• [TEXT EXTRACT]
──────

The most obvious, and the easiest to fix, is the problem of
even-handedness. The former president is a celebrity of the first order.
No other U.S. politician, active or retired, commands the crowds and
media that he routinely draws. So any news cycle in which he’s stumping
is likely to feature not just a story about Sen. Clinton, but one about
him too, hence double the coverage her opponents get.
Not that media attention is otherwise precisely balanced, but the
ex-president brings an unusually heavy finger to the scale. So the media
need to compensate. If the campaign were a debate the solution would be
simple: Bill’s time comes out of Hillary’s. That’s the same principle
the media need to apply in getting toward even-handedness in coverage.
But the more perplexing problem, and the one that the media have only
slowly begun to address, is in figuring out just what Bill Clinton’s
public status now is, and what kind of scrutiny he and his own record
ought to be subjected to.
This country treats former presidents very well indeed. They get
material ease, lifetime staff and guards at public expense, and a
license to get as rich as they like speaking, writing, golfing, sitting
on boards, accessorizing the elites of the world.
The media lay off ex-presidents unless they seek attention, and in this
they get a break that’s unusual for the famous they get celebrity
without accountability, they’re allowed to choose between prominence and
privacy.
This comfy sinecure comes at a price: They must keep clear of the rough
and tumble of politics, unless they’re pushing broadly humanitarian
causes that engender little controversy. (Jimmy Carter manages to duck
the no-controversy rule, but I think he’s viewed less as an ex-president
now and more as a global trouble-shooter and Nobelist.)
But Bill Clinton? His sharp-elbowed advocacy on his wife’s behalf during
the South Carolina primary has thrust him into the Democratic
presidential campaign not as a benign senior statesman offering vanilla
platitudes, but as a steeply partisan politico and has reminded the
public that in a Hillary Clinton administration, he’s almost sure to be
a figure of unique and perhaps formative influence.
Fair enough. So how should he now be covered? If he is, in effect,
campaigning for a position of major national importance, if he’ll be
more a Dick Cheney than a Laura Bush, shouldn’t he get the inspection
the press would routinely give to, say, a vice presidential candidate
few of whom matter anywhere near as much as he will?
Sure, Bill Clinton’s presidency was covered intensively. But it ended in
January 2001, and he has been skating beneath the media gaze ever since.
What causes has he championed, and what obligations has he incurred?

──────

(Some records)
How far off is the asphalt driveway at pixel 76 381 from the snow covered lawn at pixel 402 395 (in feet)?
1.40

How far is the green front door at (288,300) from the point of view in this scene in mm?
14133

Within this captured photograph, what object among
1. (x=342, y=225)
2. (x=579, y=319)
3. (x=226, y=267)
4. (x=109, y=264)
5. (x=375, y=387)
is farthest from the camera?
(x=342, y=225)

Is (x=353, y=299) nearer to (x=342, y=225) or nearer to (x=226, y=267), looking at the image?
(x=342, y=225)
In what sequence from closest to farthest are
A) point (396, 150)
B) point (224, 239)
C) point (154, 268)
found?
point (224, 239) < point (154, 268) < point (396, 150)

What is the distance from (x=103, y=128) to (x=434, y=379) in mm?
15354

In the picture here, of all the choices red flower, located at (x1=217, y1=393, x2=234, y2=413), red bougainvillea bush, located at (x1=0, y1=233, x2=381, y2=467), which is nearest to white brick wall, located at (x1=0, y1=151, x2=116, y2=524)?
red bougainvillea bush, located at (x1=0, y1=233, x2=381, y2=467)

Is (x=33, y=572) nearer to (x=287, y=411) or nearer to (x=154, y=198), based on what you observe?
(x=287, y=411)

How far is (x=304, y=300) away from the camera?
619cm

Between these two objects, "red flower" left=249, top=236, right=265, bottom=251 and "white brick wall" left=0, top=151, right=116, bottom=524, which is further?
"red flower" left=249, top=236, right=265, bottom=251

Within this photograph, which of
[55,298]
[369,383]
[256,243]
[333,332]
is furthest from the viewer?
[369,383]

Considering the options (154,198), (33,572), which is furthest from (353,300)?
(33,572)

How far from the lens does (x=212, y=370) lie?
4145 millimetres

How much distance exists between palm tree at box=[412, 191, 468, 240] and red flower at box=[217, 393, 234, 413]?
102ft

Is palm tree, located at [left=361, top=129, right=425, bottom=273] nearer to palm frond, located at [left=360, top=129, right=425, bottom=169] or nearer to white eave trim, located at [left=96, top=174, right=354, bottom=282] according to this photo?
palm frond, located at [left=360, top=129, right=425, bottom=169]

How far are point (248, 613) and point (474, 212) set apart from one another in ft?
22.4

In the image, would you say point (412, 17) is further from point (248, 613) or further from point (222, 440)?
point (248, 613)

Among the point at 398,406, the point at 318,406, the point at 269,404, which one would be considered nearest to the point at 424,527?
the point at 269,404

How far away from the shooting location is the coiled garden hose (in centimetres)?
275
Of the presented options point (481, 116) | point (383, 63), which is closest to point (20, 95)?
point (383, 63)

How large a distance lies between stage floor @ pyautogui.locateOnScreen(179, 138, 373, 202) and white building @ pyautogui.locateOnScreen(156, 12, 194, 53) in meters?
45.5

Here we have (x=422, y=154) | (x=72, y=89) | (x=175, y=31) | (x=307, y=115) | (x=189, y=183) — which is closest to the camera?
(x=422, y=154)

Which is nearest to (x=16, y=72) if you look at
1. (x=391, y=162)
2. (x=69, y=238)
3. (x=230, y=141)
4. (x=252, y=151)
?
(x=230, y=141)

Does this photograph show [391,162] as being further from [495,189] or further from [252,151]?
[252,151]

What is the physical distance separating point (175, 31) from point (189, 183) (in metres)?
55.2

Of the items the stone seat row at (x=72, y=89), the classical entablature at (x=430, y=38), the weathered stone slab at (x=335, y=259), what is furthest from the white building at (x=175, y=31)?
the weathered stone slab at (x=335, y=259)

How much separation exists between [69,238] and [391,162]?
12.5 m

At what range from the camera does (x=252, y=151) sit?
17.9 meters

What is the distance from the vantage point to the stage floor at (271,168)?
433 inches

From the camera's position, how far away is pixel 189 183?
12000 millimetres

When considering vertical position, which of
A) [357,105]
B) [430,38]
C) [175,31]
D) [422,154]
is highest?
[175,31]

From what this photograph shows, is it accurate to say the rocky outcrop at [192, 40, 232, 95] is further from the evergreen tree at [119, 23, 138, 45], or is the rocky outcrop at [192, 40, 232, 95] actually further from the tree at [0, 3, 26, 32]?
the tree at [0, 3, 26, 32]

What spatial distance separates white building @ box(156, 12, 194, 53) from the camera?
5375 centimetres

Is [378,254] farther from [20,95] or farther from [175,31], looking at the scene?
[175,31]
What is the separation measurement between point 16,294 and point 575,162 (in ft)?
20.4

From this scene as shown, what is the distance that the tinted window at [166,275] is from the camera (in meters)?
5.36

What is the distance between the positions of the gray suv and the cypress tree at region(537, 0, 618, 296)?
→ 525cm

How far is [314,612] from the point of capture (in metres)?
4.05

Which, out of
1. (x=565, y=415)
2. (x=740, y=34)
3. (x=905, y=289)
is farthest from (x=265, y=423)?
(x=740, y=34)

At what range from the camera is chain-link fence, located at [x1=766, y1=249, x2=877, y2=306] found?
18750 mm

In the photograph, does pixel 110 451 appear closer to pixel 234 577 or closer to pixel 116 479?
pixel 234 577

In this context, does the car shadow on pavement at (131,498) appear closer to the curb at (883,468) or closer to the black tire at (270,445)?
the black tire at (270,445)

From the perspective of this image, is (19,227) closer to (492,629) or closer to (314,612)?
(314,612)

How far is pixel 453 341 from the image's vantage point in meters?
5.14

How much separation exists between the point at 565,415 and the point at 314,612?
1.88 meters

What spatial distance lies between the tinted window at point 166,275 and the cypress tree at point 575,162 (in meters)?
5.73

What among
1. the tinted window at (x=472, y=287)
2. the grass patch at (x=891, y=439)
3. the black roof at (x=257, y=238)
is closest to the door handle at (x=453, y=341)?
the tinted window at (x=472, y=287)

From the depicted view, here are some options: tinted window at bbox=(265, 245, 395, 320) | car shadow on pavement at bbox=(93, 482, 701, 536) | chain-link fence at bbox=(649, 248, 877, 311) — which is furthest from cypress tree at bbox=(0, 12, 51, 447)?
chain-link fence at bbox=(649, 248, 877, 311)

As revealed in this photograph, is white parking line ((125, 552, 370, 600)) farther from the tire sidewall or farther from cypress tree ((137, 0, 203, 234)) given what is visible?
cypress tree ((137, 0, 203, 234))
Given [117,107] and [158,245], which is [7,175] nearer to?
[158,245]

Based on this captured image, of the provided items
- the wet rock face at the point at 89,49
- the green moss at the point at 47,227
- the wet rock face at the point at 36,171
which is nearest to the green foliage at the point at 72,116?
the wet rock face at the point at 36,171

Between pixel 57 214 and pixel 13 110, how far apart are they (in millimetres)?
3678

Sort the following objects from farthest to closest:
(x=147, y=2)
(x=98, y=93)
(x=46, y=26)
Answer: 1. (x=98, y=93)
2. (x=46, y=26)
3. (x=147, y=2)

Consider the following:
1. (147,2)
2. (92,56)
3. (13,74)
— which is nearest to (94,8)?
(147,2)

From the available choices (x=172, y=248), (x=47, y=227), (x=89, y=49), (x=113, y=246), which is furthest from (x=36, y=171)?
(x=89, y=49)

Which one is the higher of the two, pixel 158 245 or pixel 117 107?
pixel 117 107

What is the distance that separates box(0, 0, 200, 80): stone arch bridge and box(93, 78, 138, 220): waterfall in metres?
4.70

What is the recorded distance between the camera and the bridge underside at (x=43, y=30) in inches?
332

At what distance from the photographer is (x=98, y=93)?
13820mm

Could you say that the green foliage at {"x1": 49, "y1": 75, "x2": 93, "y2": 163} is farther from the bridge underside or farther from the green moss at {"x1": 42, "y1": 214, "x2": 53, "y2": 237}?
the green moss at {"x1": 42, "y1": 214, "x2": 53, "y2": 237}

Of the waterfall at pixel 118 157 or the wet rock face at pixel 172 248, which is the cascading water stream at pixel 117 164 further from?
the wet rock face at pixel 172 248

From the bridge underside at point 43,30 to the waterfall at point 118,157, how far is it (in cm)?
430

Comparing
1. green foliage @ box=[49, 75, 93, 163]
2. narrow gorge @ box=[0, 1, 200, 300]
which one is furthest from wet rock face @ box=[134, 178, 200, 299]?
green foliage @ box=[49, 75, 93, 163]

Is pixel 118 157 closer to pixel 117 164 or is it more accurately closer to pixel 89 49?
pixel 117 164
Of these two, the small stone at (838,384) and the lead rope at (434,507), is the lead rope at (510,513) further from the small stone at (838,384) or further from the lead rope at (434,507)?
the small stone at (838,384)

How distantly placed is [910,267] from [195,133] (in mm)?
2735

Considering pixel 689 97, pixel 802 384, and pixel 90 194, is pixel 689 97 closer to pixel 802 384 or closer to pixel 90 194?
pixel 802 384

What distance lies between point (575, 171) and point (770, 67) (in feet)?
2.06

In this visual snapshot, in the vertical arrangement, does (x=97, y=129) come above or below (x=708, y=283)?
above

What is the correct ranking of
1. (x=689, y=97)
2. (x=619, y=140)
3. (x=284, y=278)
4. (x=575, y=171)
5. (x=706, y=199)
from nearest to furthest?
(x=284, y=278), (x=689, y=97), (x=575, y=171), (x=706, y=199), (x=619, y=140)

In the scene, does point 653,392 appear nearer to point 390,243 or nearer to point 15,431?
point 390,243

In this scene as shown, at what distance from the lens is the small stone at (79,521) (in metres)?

──────

• [PROMPT 1] In the commentary above, rewrite the paragraph beginning "This country treats former presidents very well indeed" as a brief bulleted list that keeps its main facts.
• [PROMPT 2] List every person the commentary mentions by name.

• [FULL OUTPUT 1]
- Former presidents are treated very well.
- They receive material ease.
- They have lifetime staff and guards at public expense.
- They may become as rich as they like by speaking, writing, golfing, sitting on boards and accessorizing the world's elites.

• [FULL OUTPUT 2]
- Bill Clinton
- Hillary Clinton
- Jimmy Carter
- Dick Cheney
- Laura Bush